§ Spatial questions tied to pictures:
════════════════════

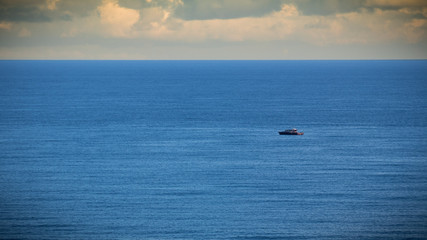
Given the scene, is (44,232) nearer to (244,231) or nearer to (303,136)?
(244,231)

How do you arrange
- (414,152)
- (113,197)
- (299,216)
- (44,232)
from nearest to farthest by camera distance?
(44,232)
(299,216)
(113,197)
(414,152)

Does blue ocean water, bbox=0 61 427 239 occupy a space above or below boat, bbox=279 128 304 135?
below

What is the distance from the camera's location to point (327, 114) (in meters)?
152

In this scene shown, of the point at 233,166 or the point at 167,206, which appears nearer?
the point at 167,206

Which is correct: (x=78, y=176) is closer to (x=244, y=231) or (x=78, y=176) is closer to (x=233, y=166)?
(x=233, y=166)

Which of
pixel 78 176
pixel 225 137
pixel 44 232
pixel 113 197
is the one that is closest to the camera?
pixel 44 232

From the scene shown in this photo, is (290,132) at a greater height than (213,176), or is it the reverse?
(290,132)

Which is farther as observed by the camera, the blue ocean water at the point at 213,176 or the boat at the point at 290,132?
the boat at the point at 290,132

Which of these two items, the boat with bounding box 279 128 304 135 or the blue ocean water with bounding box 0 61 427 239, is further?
the boat with bounding box 279 128 304 135

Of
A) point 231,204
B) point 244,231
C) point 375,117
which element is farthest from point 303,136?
point 244,231

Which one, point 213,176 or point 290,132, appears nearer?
point 213,176

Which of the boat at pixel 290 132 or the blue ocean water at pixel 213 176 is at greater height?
the boat at pixel 290 132

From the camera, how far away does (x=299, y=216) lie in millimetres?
71875

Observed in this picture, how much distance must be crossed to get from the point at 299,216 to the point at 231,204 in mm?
9559
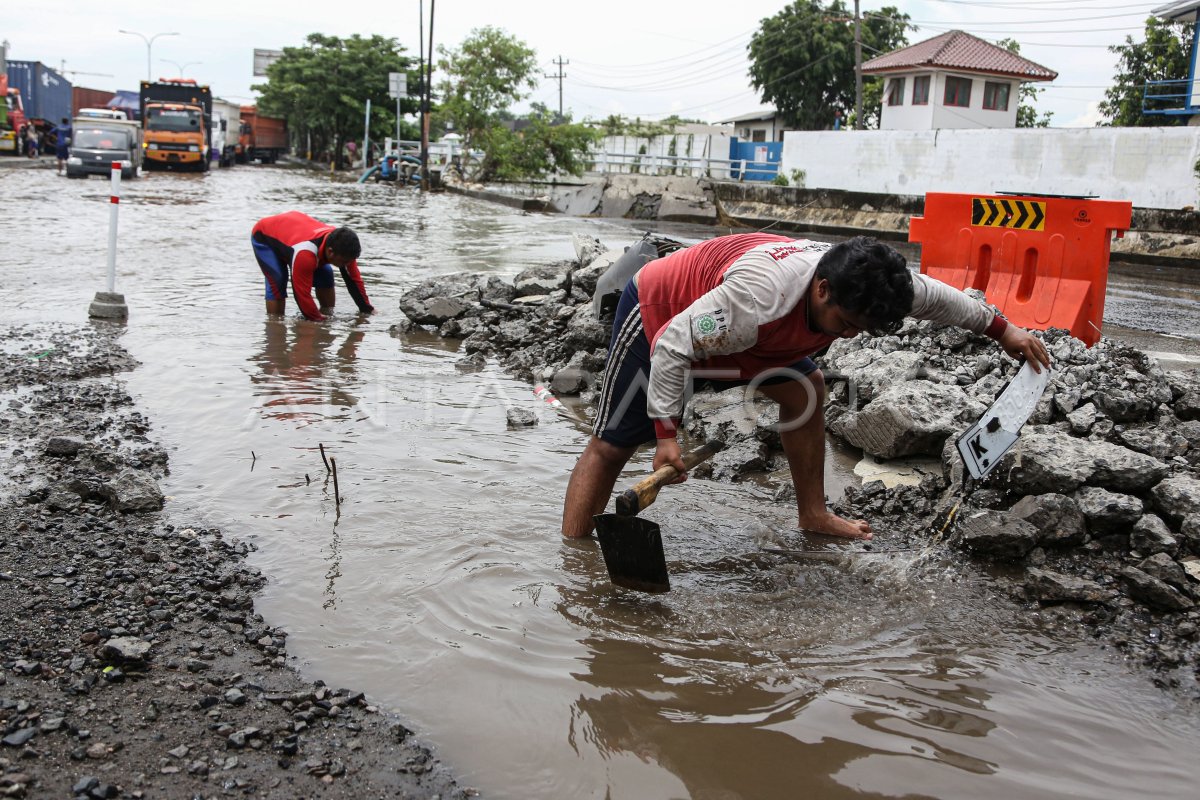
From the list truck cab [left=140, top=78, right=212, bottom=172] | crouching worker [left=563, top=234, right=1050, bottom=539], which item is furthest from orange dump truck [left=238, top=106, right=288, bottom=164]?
crouching worker [left=563, top=234, right=1050, bottom=539]

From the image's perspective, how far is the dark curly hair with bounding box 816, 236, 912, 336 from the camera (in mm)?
2631

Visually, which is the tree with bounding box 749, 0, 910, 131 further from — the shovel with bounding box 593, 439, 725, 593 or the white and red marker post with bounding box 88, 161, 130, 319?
the shovel with bounding box 593, 439, 725, 593

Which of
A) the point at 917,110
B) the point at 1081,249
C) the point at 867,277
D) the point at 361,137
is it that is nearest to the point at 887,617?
the point at 867,277

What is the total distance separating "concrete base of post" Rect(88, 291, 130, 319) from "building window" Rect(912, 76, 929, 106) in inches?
1300

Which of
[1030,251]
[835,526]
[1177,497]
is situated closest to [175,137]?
[1030,251]

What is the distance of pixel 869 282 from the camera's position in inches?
104

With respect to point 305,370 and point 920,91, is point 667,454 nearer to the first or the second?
point 305,370

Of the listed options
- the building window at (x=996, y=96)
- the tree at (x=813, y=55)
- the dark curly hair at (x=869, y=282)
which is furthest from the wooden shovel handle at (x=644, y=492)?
the tree at (x=813, y=55)

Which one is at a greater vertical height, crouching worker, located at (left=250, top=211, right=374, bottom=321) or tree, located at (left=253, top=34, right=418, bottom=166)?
tree, located at (left=253, top=34, right=418, bottom=166)

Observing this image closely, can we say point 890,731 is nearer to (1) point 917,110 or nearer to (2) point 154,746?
(2) point 154,746

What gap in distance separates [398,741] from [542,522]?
1.53 metres

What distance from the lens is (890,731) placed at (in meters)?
2.42

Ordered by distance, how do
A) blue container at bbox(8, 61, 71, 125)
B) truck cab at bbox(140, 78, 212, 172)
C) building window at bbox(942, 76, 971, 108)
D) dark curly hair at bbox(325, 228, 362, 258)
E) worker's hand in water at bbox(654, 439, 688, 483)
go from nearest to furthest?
worker's hand in water at bbox(654, 439, 688, 483) → dark curly hair at bbox(325, 228, 362, 258) → truck cab at bbox(140, 78, 212, 172) → building window at bbox(942, 76, 971, 108) → blue container at bbox(8, 61, 71, 125)

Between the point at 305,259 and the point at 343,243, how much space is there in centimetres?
32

════════════════════

§ What you will do: Retype the lines word for word, starting at the line containing "Between the point" and running through the last line.

§ Task response:
Between the point at 305,259 and the point at 343,243, how much space is there in centimetres?
32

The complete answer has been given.